Task:
For the entries below, the expected answer is the line with "Brown Long Sleeve Bodysuit", the line with "Skeleton Heart Kids Unisex T-Shirt", and every line between them, exactly as written, and nothing more.

Material supplied:
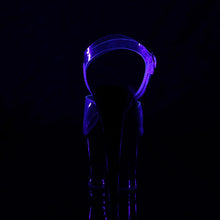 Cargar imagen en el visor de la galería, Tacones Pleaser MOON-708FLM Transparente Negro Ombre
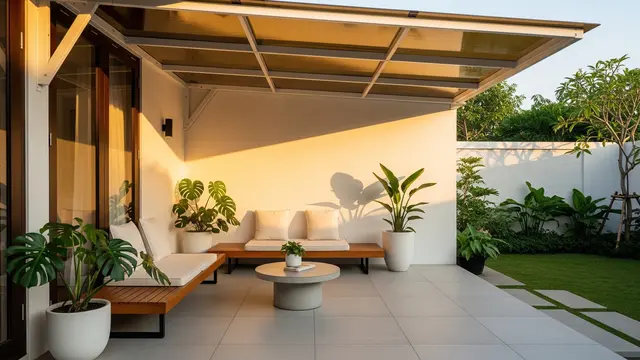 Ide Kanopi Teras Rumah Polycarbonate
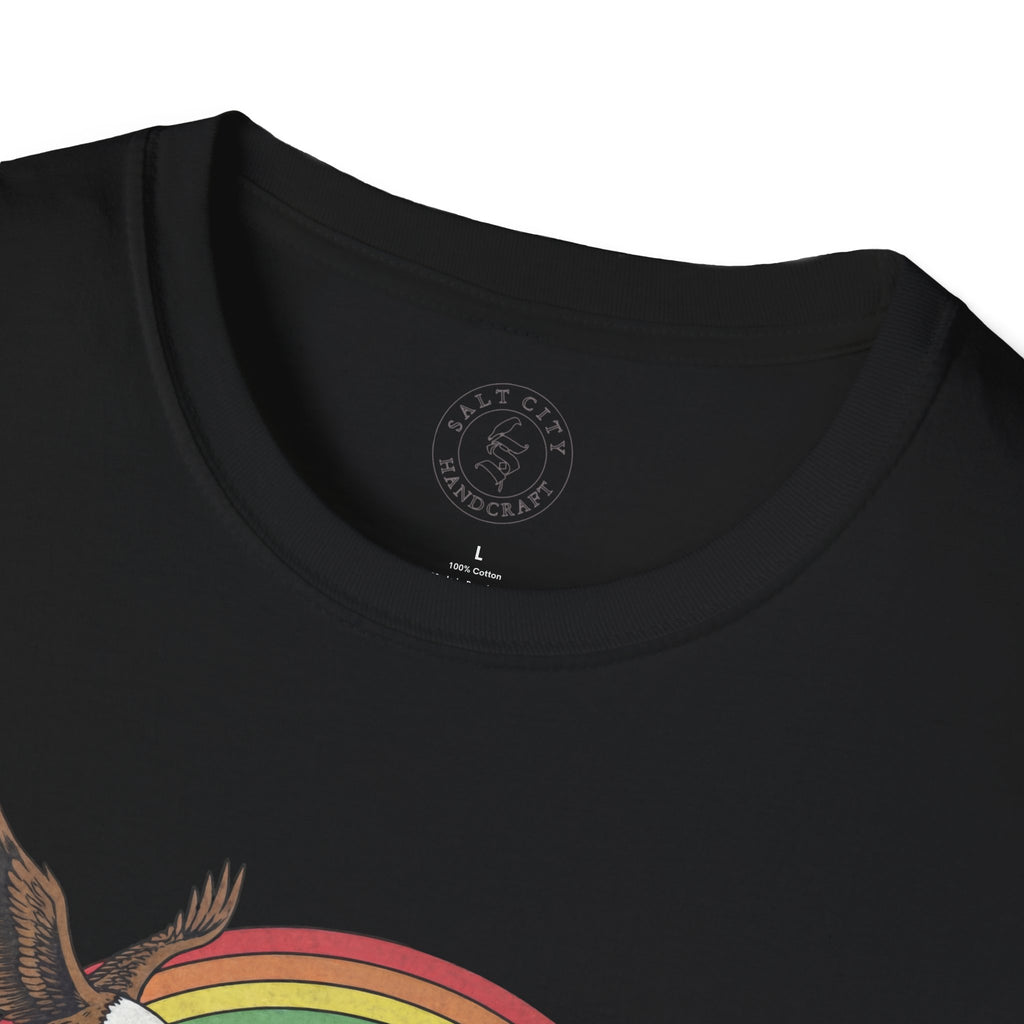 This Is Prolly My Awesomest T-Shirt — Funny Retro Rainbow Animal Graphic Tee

--

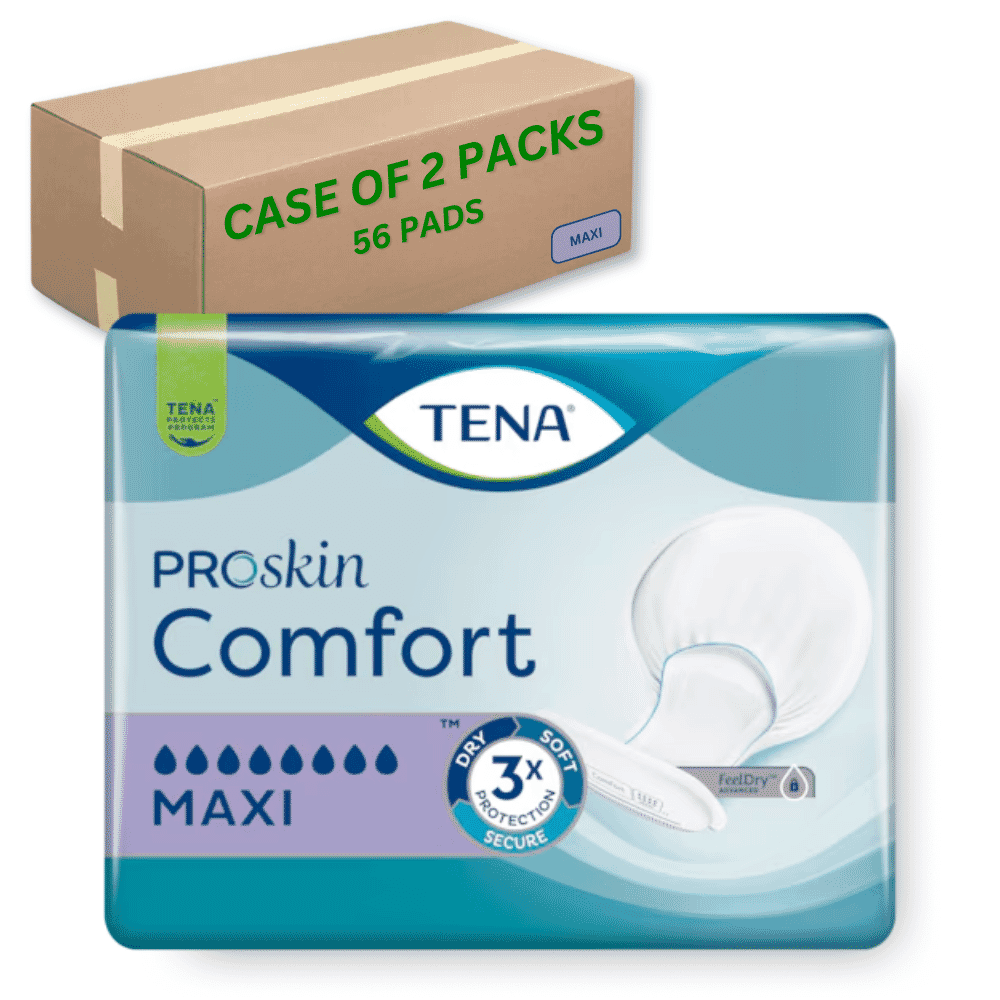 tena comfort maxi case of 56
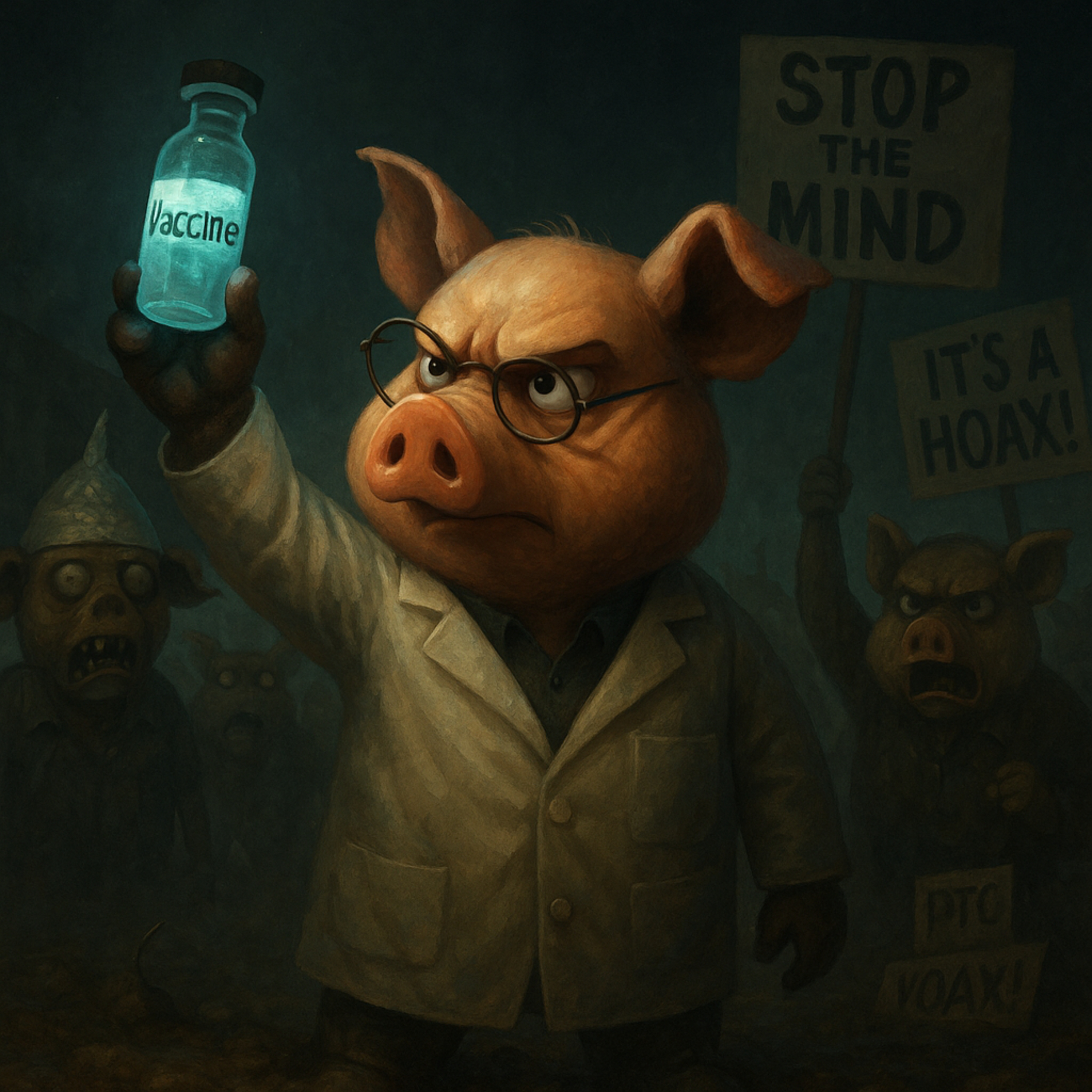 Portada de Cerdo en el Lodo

* * *

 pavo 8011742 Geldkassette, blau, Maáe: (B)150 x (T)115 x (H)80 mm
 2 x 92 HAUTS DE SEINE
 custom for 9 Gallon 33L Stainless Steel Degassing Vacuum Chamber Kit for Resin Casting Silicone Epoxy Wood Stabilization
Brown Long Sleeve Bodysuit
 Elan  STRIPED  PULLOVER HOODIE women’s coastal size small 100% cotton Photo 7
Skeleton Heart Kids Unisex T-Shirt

Response to this task:
Brown Long Sleeve Bodysuit
 Elan  STRIPED  PULLOVER HOODIE women’s coastal size small 100% cotton Photo 7
Skeleton Heart Kids Unisex T-Shirt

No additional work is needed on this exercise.